One of the miracles of modern day medicine science, stem cells, are regarded by scientists as the basic building blocks for devising treatments, cures or transplants for some of today’s yet incurable diseases like Alzheimer or diabetes. The biggest hurdle researchers face is differentiating stem cells so that they may grow into a specific type of cell. Researchers at Manchester University may have come across a breakthrough in leaping this particular issue after they used sugar-coated scaffolds to guide embryonic stem cells so that they may develop into specific types of somatic cells.
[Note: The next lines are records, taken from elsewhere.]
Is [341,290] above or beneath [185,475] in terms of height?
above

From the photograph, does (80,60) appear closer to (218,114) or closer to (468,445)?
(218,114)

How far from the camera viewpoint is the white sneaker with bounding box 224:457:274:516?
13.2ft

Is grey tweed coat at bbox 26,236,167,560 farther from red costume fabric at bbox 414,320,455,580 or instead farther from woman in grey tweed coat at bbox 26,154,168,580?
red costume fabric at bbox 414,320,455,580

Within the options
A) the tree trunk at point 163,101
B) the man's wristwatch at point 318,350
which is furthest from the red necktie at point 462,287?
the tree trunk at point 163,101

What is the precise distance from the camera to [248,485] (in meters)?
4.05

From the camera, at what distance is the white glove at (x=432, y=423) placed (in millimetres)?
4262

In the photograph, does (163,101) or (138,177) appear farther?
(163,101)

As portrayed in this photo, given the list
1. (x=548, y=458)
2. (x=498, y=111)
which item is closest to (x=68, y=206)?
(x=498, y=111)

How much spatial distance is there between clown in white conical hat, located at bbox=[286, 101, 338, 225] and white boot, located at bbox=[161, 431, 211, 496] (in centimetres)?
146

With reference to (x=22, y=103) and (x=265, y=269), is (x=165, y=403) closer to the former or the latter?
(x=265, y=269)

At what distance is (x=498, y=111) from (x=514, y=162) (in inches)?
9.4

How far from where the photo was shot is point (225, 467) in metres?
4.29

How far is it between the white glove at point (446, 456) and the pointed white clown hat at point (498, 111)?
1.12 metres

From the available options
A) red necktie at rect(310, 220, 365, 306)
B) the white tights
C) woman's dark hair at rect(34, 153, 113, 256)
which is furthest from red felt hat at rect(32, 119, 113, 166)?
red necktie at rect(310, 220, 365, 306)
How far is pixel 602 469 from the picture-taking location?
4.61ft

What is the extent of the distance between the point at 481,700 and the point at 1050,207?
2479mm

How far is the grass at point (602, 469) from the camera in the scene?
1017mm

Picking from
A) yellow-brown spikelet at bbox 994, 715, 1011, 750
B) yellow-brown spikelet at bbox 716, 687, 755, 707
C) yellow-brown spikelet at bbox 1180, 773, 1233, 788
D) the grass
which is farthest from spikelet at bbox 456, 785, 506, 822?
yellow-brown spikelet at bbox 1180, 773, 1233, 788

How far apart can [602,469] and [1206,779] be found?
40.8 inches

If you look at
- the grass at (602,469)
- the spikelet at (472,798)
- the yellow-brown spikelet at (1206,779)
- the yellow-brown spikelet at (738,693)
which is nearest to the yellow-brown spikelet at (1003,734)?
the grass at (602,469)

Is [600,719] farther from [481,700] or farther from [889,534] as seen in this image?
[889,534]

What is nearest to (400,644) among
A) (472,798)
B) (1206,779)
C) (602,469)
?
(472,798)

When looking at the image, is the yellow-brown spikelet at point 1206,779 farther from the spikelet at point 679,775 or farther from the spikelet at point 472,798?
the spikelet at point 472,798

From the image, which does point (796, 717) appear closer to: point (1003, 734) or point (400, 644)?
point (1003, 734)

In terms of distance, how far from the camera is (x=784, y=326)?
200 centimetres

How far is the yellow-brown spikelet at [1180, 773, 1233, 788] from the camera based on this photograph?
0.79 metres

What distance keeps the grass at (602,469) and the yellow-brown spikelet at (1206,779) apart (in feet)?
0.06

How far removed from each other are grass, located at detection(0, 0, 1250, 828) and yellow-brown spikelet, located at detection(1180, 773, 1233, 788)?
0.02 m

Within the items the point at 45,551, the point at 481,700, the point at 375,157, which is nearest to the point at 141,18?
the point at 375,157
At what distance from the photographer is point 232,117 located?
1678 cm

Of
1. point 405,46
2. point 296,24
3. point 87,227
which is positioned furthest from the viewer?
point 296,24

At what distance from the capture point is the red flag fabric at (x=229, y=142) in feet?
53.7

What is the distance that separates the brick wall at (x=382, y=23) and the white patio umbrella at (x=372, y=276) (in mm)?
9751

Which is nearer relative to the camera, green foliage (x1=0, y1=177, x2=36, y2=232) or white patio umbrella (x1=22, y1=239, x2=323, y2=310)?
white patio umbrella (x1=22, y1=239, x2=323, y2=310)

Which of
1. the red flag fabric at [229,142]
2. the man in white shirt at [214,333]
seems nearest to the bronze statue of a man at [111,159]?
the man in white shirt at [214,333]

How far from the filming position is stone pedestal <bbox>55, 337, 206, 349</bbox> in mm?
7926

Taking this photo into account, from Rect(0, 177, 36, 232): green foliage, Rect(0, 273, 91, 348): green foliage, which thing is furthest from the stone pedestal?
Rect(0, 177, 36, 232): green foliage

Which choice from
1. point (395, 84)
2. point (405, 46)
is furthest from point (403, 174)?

Scientists have used sugar-coated scaffolding to move a step closer to the routine use of stem cells in the clinic and unlock their huge potential to cure diseases from Alzheimer’s to diabetes. (c) University of Manchester

The web-like biomaterial is made out of sugar molecules using a technique called electrospinning, which employs an electrical charge to draw very tiny fibres from a liquid, mimicking structures that occur in nature. These long, linear sugar molecules or meshes have shown in previous research that play a fundamental role in stem cell transformation and regulation of behavior. This combination of sugar molecules with the fibre web, provides both biochemical and structural signals which guide ESCs into becoming specific types of somatic cells.

Lead author Dr Catherine Merry, from Manchester’s Stem Cell Glycobiology group, said: “These meshes have been modified with long, linear sugar molecules, which we have previously shown play a fundamental role in regulating the behaviour of stem cells. By combining the sugar molecules with the fibre web, we hoped to use both biochemical and structural signals to guide the behaviour of stem cells, in a similar way to that used naturally by the body. This is the Holy Grail of research into developing new therapeutics using stem cell technology.”

Whether the Holy Grail claim is a worthy assumption, that remains to be seen. What’s certain is that if the researchers’ technique can be scaled, a range of applications might be opened up for it from tissue engineering, where the meshes could support cells differentiating to form bone, liver or blood vessels, and much more. The meshes also have potential therapeutic implications in the treatment of diseases such as multiple osteochondroma (MO), a rare disease creating bony spurs or lumps caused by abnormal production of these sugar molecules.

Co-author Professor Tony Day, from Manchester’s Wellcome Trust Centre for Cell-Matrix Research, said: “This cross-faculty collaboration provides exciting new possibilities for how we might harness the adhesive interactions of extracellular matrix to manipulate stem cell behaviour and realise their full therapeutic potential.”

Findings were published in the Journal of Biological Chemistry.